Especialistas e entidades do setor avaliam que o tema recebeu maior atenção dos candidatos à presidência da República nas eleições de 2018, ainda que de maneira desigual e longe da prioridade que enxergam como imprescindível.
Enquanto o programa de governo registrado no Tribunal Superior Eleitoral pelo líder das pesquisas, Jair Bolsonaro (PSL), nem sequer menciona os termos saneamento, água ou esgoto, o programa do candidato Guilherme Boulos (Psol) cita esses termos 72 vezes. O da candidata Marina Silva (Rede), tradicionalmente ligada às questões do meio ambiente, reúne 24 ocorrências dos mesmos termos.
“Não temos visto nos debates públicos o tema da água e do saneamento tendo prioridade. Deveria ser tema premente. Nenhum setor produtivo e nenhum ser humano sobrevive sem água, que é estratégica para o desenvolvimento social e econômico”, diz Ângelo Lima, diretor-executivo do Observatório da Governança das Águas, uma rede de instituições que monitora a governança do sistema nacional de gerenciamento de recursos hídricos e que avaliou as propostas dos candidatos à Presidência.
“O tema está mais presente nestas eleições, ainda que de forma superficial, ainda que sem propostas amadurecidas que digam como o setor será priorizado”, avalia Percy Soares Neto, diretor de relações institucionais da Abcon (Associação Brasileira das Concessionárias Privadas de Serviços Públicos de Água e Esgoto).
Boa parte dos programas que tratam do tema almejam a universalização do acesso à água potável, hoje disponível, em média, para 83% dos brasileiros —mas que atinge níveis tão baixos quanto 39% entre os moradores de Macapá (AP) e 33% em Porto Velho (RO).
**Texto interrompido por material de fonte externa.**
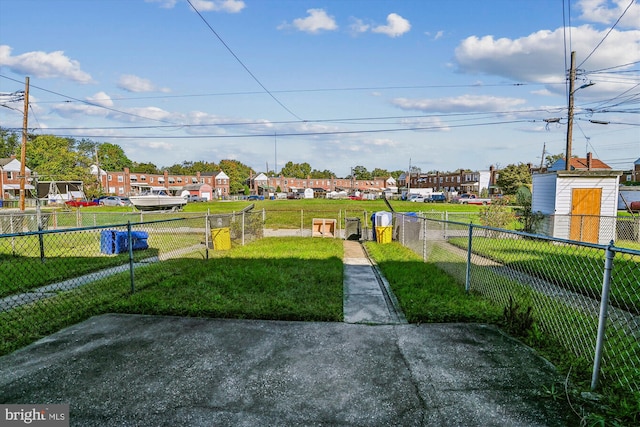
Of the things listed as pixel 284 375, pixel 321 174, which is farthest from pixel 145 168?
pixel 284 375

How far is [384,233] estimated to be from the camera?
46.1 feet

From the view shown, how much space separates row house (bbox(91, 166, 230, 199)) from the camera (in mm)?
76250

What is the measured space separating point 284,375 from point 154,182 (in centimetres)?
9478

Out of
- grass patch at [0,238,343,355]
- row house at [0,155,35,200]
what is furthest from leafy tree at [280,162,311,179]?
grass patch at [0,238,343,355]

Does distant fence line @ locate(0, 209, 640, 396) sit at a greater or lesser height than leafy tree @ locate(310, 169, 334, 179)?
lesser

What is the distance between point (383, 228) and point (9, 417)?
12.3 metres

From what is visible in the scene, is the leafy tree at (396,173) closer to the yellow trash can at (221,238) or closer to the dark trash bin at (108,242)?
the yellow trash can at (221,238)

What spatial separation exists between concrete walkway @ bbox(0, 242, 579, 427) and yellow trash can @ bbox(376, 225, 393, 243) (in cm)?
934

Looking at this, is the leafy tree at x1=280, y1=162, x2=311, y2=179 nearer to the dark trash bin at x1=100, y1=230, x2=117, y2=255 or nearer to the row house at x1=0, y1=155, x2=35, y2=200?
the row house at x1=0, y1=155, x2=35, y2=200

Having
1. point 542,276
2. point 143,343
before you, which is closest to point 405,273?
point 542,276

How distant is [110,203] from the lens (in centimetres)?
4734

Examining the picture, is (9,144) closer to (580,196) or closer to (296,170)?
(296,170)

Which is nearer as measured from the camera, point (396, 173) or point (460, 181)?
point (460, 181)

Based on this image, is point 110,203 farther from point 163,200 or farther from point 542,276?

Ainda há quase 34 milhões de brasileiros sem acesso à água potável, ou quase um Canadá inteiro de gente.
Alguns consideram o investimento em obras públicas para o setor como uma maneira de gerar emprego ao mesmo tempo em que se avança também na universalização do acesso ao esgoto. Ignoram, em boa parte, as perdas humanas e financeiras que o persistente déficit em saneamento básico promove.
EPIDEMIA
A falta de saneamento promove doenças. A lista é extensa e inclui hepatite A, dengue, febre amarela, leishmaniose, malária, zika, esquistossomoses, micoses e teníases, além de vários tipos de infecções diarréicas agudas, as principais responsáveis pela mortalidade infantil —um índice que voltou a crescer no Brasil, depois de 26 anos de queda.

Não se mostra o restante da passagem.